_INSTRUCTION_. Retype all of the records below word for word, leaving the pictures out of your copy.

_PROVIDED MATERIAL_.
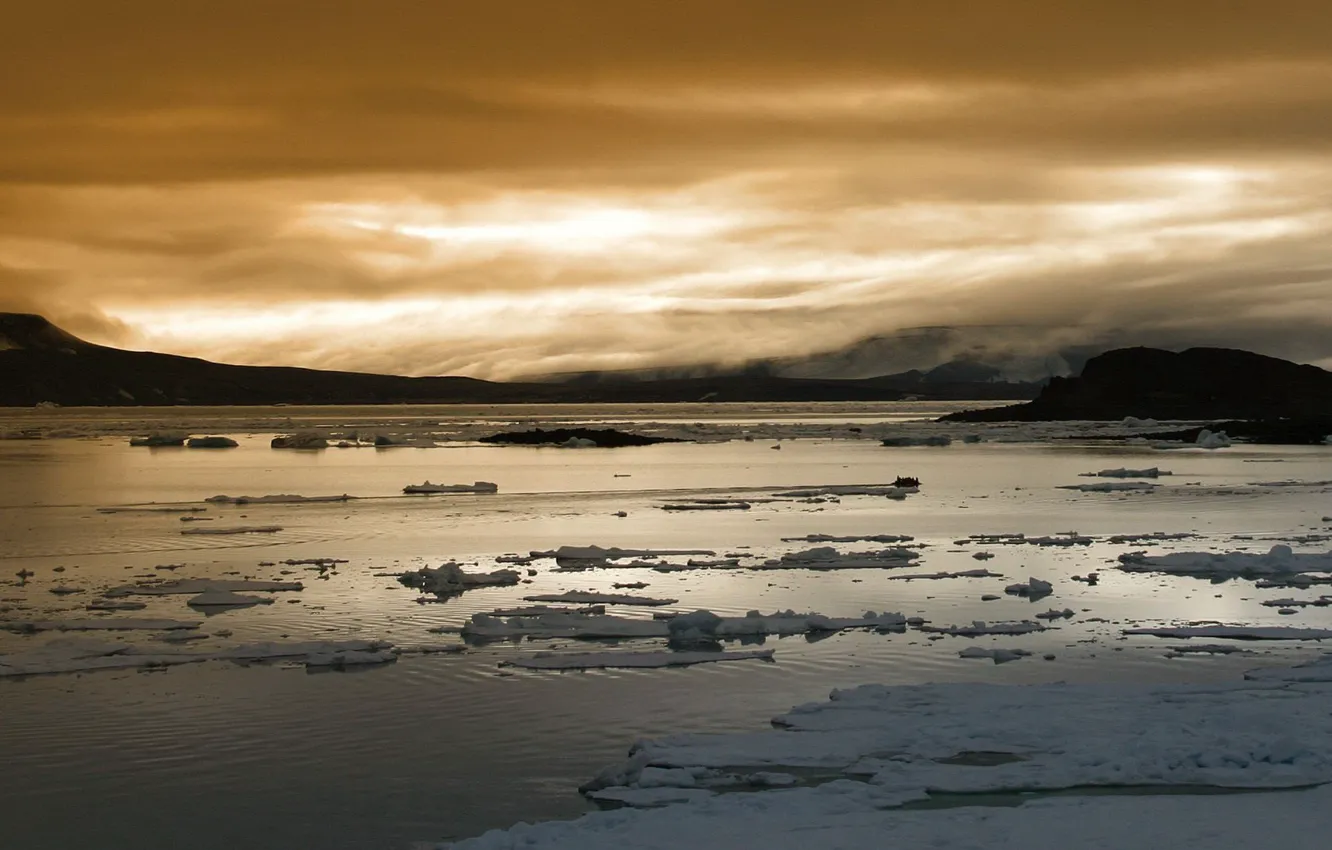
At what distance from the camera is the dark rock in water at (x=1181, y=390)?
98.8m

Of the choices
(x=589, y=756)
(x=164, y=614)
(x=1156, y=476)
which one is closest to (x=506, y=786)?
(x=589, y=756)

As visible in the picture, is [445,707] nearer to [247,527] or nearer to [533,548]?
[533,548]

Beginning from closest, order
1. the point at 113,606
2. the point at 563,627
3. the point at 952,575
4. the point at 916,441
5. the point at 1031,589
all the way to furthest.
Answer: the point at 563,627, the point at 113,606, the point at 1031,589, the point at 952,575, the point at 916,441

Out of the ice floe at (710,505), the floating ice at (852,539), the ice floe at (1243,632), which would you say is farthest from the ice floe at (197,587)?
the ice floe at (710,505)

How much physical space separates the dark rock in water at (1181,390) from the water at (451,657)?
69.7 meters

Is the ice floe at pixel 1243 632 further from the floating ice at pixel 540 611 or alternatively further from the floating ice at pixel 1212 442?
the floating ice at pixel 1212 442

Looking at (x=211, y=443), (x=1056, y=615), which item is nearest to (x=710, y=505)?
(x=1056, y=615)

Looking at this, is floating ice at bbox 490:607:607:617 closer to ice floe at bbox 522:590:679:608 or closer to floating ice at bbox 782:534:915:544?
ice floe at bbox 522:590:679:608

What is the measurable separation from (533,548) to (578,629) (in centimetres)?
796

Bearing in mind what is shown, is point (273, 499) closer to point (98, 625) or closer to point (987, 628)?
point (98, 625)

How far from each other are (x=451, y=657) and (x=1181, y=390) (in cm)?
9961

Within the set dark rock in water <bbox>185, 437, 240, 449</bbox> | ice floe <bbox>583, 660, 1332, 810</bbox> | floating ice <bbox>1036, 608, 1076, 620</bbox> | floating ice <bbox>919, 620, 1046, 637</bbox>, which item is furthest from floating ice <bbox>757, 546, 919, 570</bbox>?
dark rock in water <bbox>185, 437, 240, 449</bbox>

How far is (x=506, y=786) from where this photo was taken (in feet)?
28.8

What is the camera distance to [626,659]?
40.4 feet
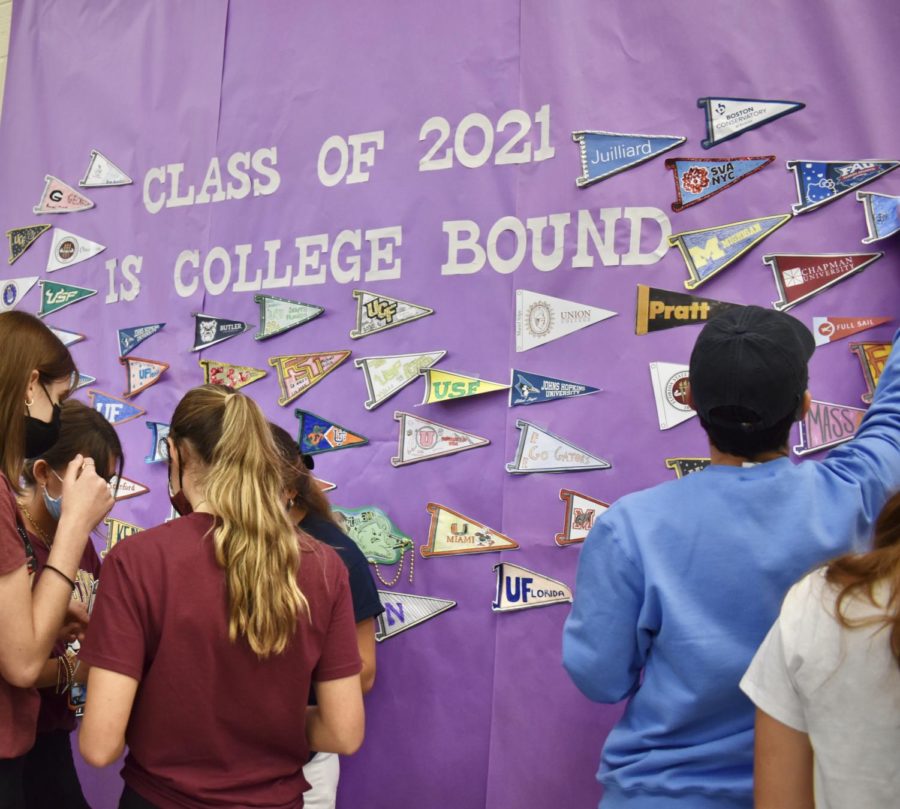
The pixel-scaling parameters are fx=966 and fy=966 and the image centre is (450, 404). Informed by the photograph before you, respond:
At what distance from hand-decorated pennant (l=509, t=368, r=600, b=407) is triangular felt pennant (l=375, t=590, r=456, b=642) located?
0.48m

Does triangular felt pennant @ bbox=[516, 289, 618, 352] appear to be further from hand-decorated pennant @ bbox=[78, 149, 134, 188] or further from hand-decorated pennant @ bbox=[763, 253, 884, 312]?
hand-decorated pennant @ bbox=[78, 149, 134, 188]

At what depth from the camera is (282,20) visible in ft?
8.15

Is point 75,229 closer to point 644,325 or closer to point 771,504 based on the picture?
point 644,325

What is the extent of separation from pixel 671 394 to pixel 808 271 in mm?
346

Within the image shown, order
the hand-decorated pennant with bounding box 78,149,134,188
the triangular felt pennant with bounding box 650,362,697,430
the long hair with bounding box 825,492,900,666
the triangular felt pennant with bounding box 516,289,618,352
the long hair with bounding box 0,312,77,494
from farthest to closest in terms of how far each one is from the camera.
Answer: the hand-decorated pennant with bounding box 78,149,134,188 < the triangular felt pennant with bounding box 516,289,618,352 < the triangular felt pennant with bounding box 650,362,697,430 < the long hair with bounding box 0,312,77,494 < the long hair with bounding box 825,492,900,666

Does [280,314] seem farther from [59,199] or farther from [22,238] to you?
[22,238]

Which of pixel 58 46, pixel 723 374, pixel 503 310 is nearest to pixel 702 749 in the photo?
pixel 723 374

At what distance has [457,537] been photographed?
2131 millimetres

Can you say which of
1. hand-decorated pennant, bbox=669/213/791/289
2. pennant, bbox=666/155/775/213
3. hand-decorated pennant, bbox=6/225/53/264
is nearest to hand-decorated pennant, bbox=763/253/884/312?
hand-decorated pennant, bbox=669/213/791/289

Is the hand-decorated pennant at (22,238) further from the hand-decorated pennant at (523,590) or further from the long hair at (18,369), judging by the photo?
the hand-decorated pennant at (523,590)

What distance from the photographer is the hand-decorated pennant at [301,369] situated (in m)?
2.36

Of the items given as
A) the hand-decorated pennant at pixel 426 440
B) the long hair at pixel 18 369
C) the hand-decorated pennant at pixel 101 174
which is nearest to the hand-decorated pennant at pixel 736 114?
the hand-decorated pennant at pixel 426 440

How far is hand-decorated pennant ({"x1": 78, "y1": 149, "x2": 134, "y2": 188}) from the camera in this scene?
277 cm

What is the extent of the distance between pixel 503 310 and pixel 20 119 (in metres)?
1.82
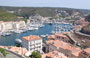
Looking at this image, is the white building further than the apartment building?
No

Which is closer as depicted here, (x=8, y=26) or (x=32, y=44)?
(x=32, y=44)

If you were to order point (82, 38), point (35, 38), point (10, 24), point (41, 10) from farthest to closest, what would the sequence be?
point (41, 10) < point (10, 24) < point (82, 38) < point (35, 38)

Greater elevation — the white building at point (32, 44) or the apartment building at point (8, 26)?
the white building at point (32, 44)

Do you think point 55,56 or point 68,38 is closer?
point 55,56

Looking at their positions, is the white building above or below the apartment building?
above

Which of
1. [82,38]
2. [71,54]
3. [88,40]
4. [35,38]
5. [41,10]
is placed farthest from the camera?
[41,10]

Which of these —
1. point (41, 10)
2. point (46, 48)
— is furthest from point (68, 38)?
point (41, 10)

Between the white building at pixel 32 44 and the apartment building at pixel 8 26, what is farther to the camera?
the apartment building at pixel 8 26

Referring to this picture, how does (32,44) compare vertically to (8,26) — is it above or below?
above

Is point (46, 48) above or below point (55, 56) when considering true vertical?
below

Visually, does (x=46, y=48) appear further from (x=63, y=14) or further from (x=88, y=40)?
(x=63, y=14)
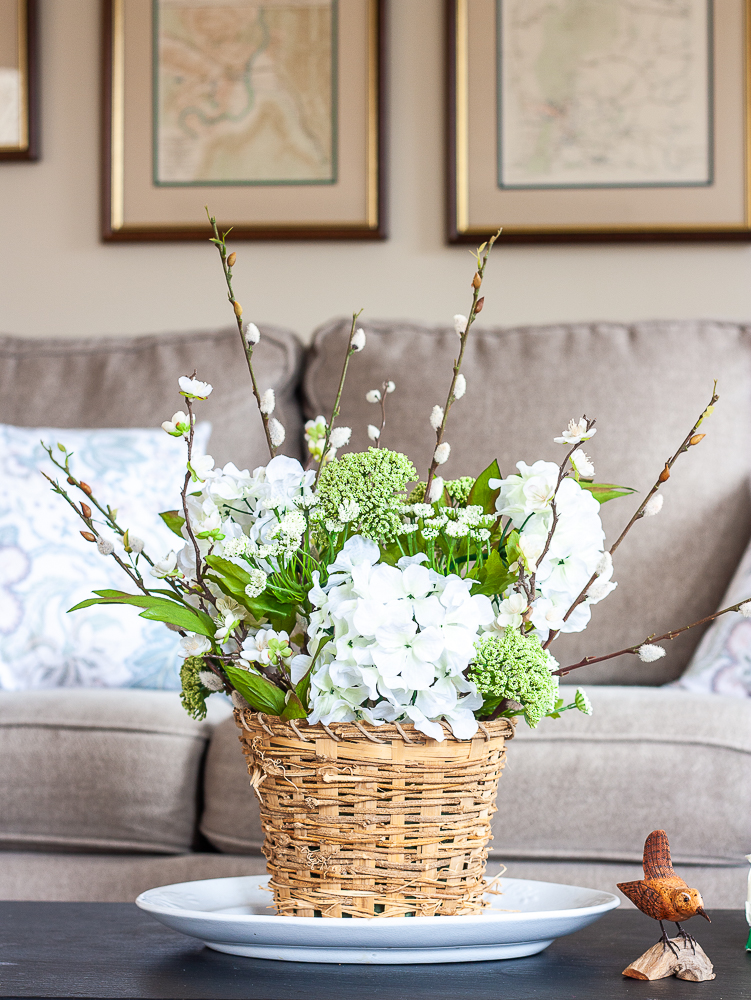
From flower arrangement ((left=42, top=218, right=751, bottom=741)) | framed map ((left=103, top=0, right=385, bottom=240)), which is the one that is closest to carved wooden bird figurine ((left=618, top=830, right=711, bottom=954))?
flower arrangement ((left=42, top=218, right=751, bottom=741))

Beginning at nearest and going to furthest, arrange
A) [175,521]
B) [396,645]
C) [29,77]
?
[396,645]
[175,521]
[29,77]

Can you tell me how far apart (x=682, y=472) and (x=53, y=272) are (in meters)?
1.50

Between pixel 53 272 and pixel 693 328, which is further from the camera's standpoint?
pixel 53 272

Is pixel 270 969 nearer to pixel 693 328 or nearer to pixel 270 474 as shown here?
pixel 270 474

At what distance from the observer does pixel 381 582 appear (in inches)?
24.5

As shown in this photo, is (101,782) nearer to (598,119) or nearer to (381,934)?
(381,934)

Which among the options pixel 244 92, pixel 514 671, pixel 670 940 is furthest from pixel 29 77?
pixel 670 940

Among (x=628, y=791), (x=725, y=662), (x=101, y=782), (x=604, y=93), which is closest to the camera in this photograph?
(x=628, y=791)

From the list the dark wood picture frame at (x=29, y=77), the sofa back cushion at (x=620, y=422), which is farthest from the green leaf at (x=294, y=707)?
the dark wood picture frame at (x=29, y=77)

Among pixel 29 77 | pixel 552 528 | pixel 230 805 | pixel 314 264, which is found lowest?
pixel 230 805

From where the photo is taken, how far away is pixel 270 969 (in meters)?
0.66

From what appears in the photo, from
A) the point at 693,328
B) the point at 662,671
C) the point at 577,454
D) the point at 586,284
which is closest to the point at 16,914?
the point at 577,454

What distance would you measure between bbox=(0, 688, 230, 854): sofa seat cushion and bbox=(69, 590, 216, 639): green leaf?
2.00ft

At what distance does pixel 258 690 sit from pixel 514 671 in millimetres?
166
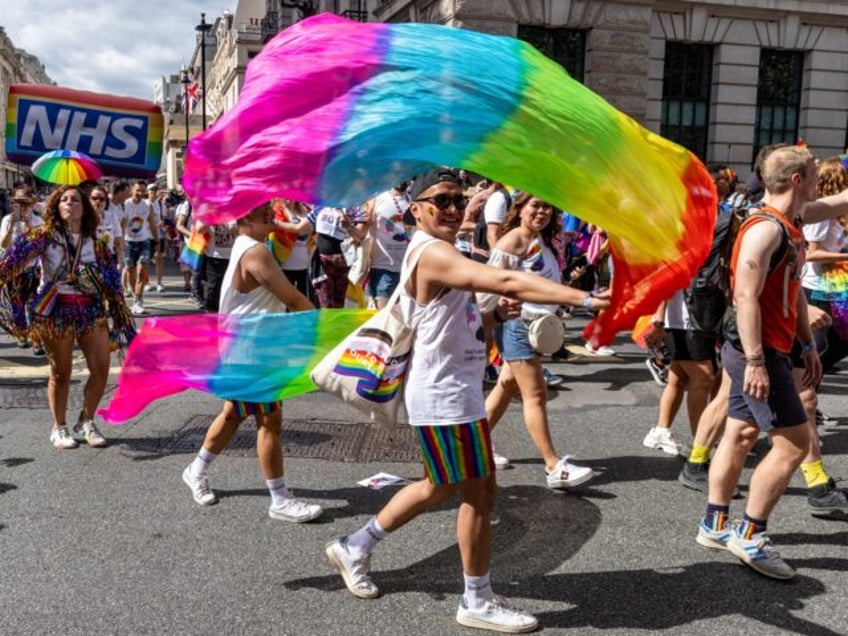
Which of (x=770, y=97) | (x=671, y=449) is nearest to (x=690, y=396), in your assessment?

_SOLUTION BELOW_.
At what distance from the camera is the dark rock in water at (x=1181, y=390)?
98.8m

Of the choices
(x=589, y=756)
(x=164, y=614)
(x=1156, y=476)
which one is closest to (x=506, y=786)?
(x=589, y=756)

As visible in the picture, is [445,707] nearer to [247,527] or nearer to [533,548]?
[533,548]

Beginning from closest, order
1. the point at 113,606
2. the point at 563,627
3. the point at 952,575
4. the point at 916,441
5. the point at 1031,589
all the way to furthest.
Answer: the point at 563,627, the point at 113,606, the point at 1031,589, the point at 952,575, the point at 916,441

Out of the ice floe at (710,505), the floating ice at (852,539), the ice floe at (1243,632), which would you say is farthest from the ice floe at (197,587)?
the ice floe at (710,505)

How much physical space separates the dark rock in water at (1181,390) from the water at (451,657)?
69.7 meters

Is the ice floe at pixel 1243 632 further from the floating ice at pixel 540 611 or alternatively further from the floating ice at pixel 1212 442?
the floating ice at pixel 1212 442

Looking at (x=211, y=443), (x=1056, y=615), which item is nearest to (x=710, y=505)?
(x=1056, y=615)

Looking at this, is floating ice at bbox 490:607:607:617 closer to ice floe at bbox 522:590:679:608 or closer to floating ice at bbox 782:534:915:544?
ice floe at bbox 522:590:679:608

What is the measurable separation from (533,548) to (578,629) (in centimetres)?
796

Bearing in mind what is shown, is point (273, 499) closer to point (98, 625) or closer to point (987, 628)?
point (98, 625)

How far from each other are (x=451, y=657) and (x=1181, y=390) (in cm)?
9961

Within the set dark rock in water <bbox>185, 437, 240, 449</bbox> | ice floe <bbox>583, 660, 1332, 810</bbox> | floating ice <bbox>1036, 608, 1076, 620</bbox> | floating ice <bbox>919, 620, 1046, 637</bbox>, which item is furthest from floating ice <bbox>757, 546, 919, 570</bbox>?
dark rock in water <bbox>185, 437, 240, 449</bbox>

How far is (x=506, y=786) from where this photo was taken (in feet)?
28.8

What is the camera distance to [626,659]?
40.4 feet
The pixel-scaling parameters are fx=966 and fy=966 and the image centre is (450, 404). Informed by the photograph before you, respond:
At what distance from hand-decorated pennant (l=509, t=368, r=600, b=407) is triangular felt pennant (l=375, t=590, r=456, b=642) located?
0.48m

Does triangular felt pennant @ bbox=[516, 289, 618, 352] appear to be further from hand-decorated pennant @ bbox=[78, 149, 134, 188] or further from hand-decorated pennant @ bbox=[763, 253, 884, 312]?
hand-decorated pennant @ bbox=[78, 149, 134, 188]

At what depth from the camera is (282,20) visible in ft?
8.15

Is point 75,229 closer to point 644,325 or closer to point 771,504 based on the picture?
point 644,325

What is the extent of separation from pixel 671 394 to pixel 808 271 in mm?
346

Within the image shown, order
the hand-decorated pennant with bounding box 78,149,134,188
the triangular felt pennant with bounding box 650,362,697,430
the long hair with bounding box 825,492,900,666
the triangular felt pennant with bounding box 516,289,618,352
the long hair with bounding box 0,312,77,494
from farthest to closest in terms of how far each one is from the camera.
Answer: the hand-decorated pennant with bounding box 78,149,134,188 < the triangular felt pennant with bounding box 516,289,618,352 < the triangular felt pennant with bounding box 650,362,697,430 < the long hair with bounding box 0,312,77,494 < the long hair with bounding box 825,492,900,666

Does [280,314] seem farther from [59,199] or farther from [22,238] to you?
[22,238]

Which of pixel 58 46, pixel 723 374, pixel 503 310 is nearest to pixel 702 749 in the photo?
pixel 723 374

At what distance has [457,537] been photographed?
2131 millimetres

Can you say which of
1. hand-decorated pennant, bbox=669/213/791/289
2. pennant, bbox=666/155/775/213
3. hand-decorated pennant, bbox=6/225/53/264
is nearest to hand-decorated pennant, bbox=763/253/884/312?
hand-decorated pennant, bbox=669/213/791/289

Is the hand-decorated pennant at (22,238) further from the hand-decorated pennant at (523,590) or further from the long hair at (18,369), judging by the photo?
the hand-decorated pennant at (523,590)

What distance from the photographer is the hand-decorated pennant at [301,369] situated (in m)?
2.36

Of the items given as
A) the hand-decorated pennant at pixel 426 440
B) the long hair at pixel 18 369
C) the hand-decorated pennant at pixel 101 174
which is nearest to the hand-decorated pennant at pixel 736 114?
the hand-decorated pennant at pixel 426 440

How far is hand-decorated pennant ({"x1": 78, "y1": 149, "x2": 134, "y2": 188}) from the camera in this scene?
277 cm

What is the extent of the distance between pixel 503 310 and pixel 20 119 (in metres)?
1.82
Looking at this image, is the white building further than the apartment building?
No

Which is closer as depicted here, (x=8, y=26) or (x=32, y=44)?
(x=32, y=44)

If you were to order point (82, 38), point (35, 38), point (10, 24), point (41, 10) from farthest to closest, what would the sequence be?
point (41, 10) < point (10, 24) < point (82, 38) < point (35, 38)

Greater elevation — the white building at point (32, 44) or the apartment building at point (8, 26)?
the white building at point (32, 44)

Do you think point 55,56 or point 68,38 is closer?
point 55,56

Looking at their positions, is the white building above or below the apartment building?
above

Which of
1. [82,38]
2. [71,54]
3. [88,40]
4. [35,38]
5. [41,10]
is placed farthest from the camera?
[41,10]

Which of these —
1. point (41, 10)
2. point (46, 48)
— is furthest from point (68, 38)?
point (41, 10)

Between the white building at pixel 32 44 and the apartment building at pixel 8 26, what is farther to the camera?
the apartment building at pixel 8 26

Referring to this picture, how does (32,44) compare vertically to (8,26) — is it above or below?
above

Is point (46, 48) above or below point (55, 56) when considering true vertical?
below

Visually, does (x=46, y=48) appear further from (x=63, y=14) or further from (x=88, y=40)?
(x=63, y=14)
From flower arrangement ((left=42, top=218, right=751, bottom=741)) | framed map ((left=103, top=0, right=385, bottom=240)), which is the one that is closest to carved wooden bird figurine ((left=618, top=830, right=711, bottom=954))?
flower arrangement ((left=42, top=218, right=751, bottom=741))

Beginning at nearest and going to furthest, arrange
A) [175,521]
B) [396,645]
C) [29,77]
?
[396,645]
[175,521]
[29,77]

Can you tell me how far apart (x=682, y=472) and (x=53, y=272) are (in meters)?
1.50

Between pixel 53 272 and pixel 693 328, which is further from the camera's standpoint?
pixel 53 272

Is pixel 270 969 nearer to pixel 693 328 or nearer to pixel 270 474 as shown here?
pixel 270 474

At what distance from the observer does pixel 381 582 appear (in inches)?
24.5

As shown in this photo, is (101,782) nearer to (598,119) or nearer to (381,934)?
(381,934)

Which among the options pixel 244 92, pixel 514 671, pixel 670 940 is furthest from pixel 29 77?
pixel 670 940

Among (x=628, y=791), (x=725, y=662), (x=101, y=782), (x=604, y=93), which is closest to the camera in this photograph?
(x=628, y=791)

From the list the dark wood picture frame at (x=29, y=77), the sofa back cushion at (x=620, y=422), which is farthest from the green leaf at (x=294, y=707)?
the dark wood picture frame at (x=29, y=77)

Among pixel 29 77 | pixel 552 528 | pixel 230 805 | pixel 314 264, which is found lowest?
pixel 230 805

From where the photo is taken, how far away is pixel 270 969 (in meters)?
0.66

From what appears in the photo, from
A) the point at 693,328
B) the point at 662,671
C) the point at 577,454
D) the point at 586,284
which is closest to the point at 16,914?
the point at 577,454

What distance would you measure between bbox=(0, 688, 230, 854): sofa seat cushion and bbox=(69, 590, 216, 639): green leaf?
2.00ft

At what distance does pixel 258 690 sit from pixel 514 671 in millimetres?
166
Which of (x=770, y=97) | (x=671, y=449) is nearest to (x=690, y=396), in your assessment?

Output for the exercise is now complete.